**WORK INSTRUCTION**:
Your answer must be one number: the count of lines below that hold the word "location".

*** DATA

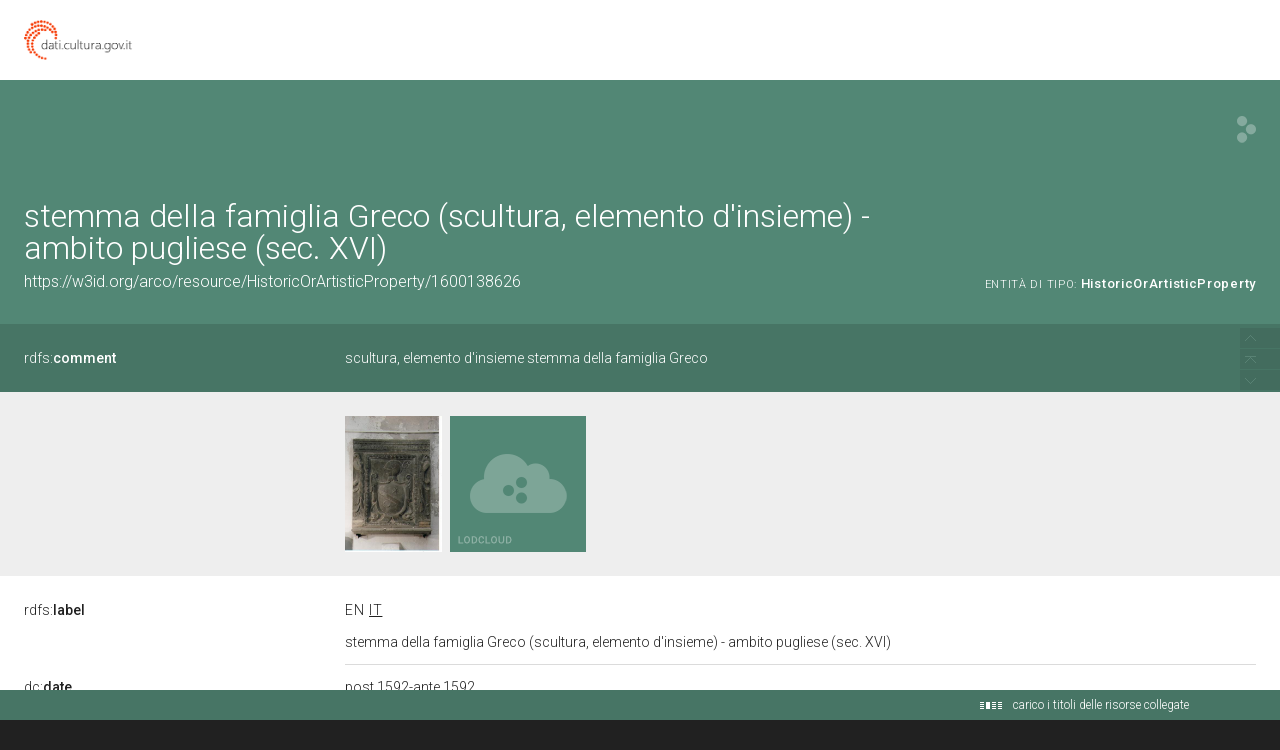

--- FILE ---
content_type: application/xml;charset=UTF-8
request_url: https://dati.beniculturali.it/lodview-arco/linkedResourceInverses
body_size: 2526
content:
<?xml version="1.0" encoding="UTF-8"?>
<root><resource about="https://w3id.org/arco/ontology/context-description/isSubjectOf" nsabout="a-cd:isSubjectOf" propertyurl="/lodview-arco/ontology/context-description/isSubjectOf" propertylabel="" propertycomment="" ><count><![CDATA[1]]></count></resource>
<resource about="https://w3id.org/arco/ontology/location/isCulturalPropertyAddressOf" nsabout="a-loc:isCulturalPropertyAddressOf" propertyurl="/lodview-arco/ontology/location/isCulturalPropertyAddressOf" propertylabel="" propertycomment="" ><count><![CDATA[1]]></count></resource>
<resource about="https://w3id.org/arco/ontology/context-description/isDocumentationOf" nsabout="a-cd:isDocumentationOf" propertyurl="/lodview-arco/ontology/context-description/isDocumentationOf" propertylabel="" propertycomment="" ><count><![CDATA[1]]></count></resource>
<resource about="https://w3id.org/arco/ontology/context-description/isAuthorshipAttributionOf" nsabout="a-cd:isAuthorshipAttributionOf" propertyurl="/lodview-arco/ontology/context-description/isAuthorshipAttributionOf" propertylabel="" propertycomment="" ><count><![CDATA[1]]></count></resource>
<resource about="https://w3id.org/arco/ontology/catalogue/describesCulturalProperty" nsabout="a-cat:describesCulturalProperty" propertyurl="/lodview-arco/ontology/catalogue/describesCulturalProperty" propertylabel="" propertycomment="" ><count><![CDATA[1]]></count></resource>
<resource about="https://w3id.org/arco/ontology/location/isTimeIndexedTypedLocationOf" nsabout="a-loc:isTimeIndexedTypedLocationOf" propertyurl="/lodview-arco/ontology/location/isTimeIndexedTypedLocationOf" propertylabel="" propertycomment="" ><count><![CDATA[1]]></count></resource>
<resource about="https://w3id.org/arco/ontology/arco/isCataloguingAgencyOf" nsabout="arco:isCataloguingAgencyOf" propertyurl="/lodview-arco/ontology/arco/isCataloguingAgencyOf" propertylabel="" propertycomment="" ><count><![CDATA[1]]></count></resource>
<resource about="https://w3id.org/arco/ontology/location/isCulturalInstituteOrSiteOf" nsabout="a-loc:isCulturalInstituteOrSiteOf" propertyurl="/lodview-arco/ontology/location/isCulturalInstituteOrSiteOf" propertylabel="" propertycomment="" ><count><![CDATA[1]]></count></resource>
<resource about="https://w3id.org/arco/ontology/arco/isHeritageProtectionAgencyOf" nsabout="arco:isHeritageProtectionAgencyOf" propertyurl="/lodview-arco/ontology/arco/isHeritageProtectionAgencyOf" propertylabel="" propertycomment="" ><count><![CDATA[1]]></count></resource>
</root>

******

**SOLUTION**:
3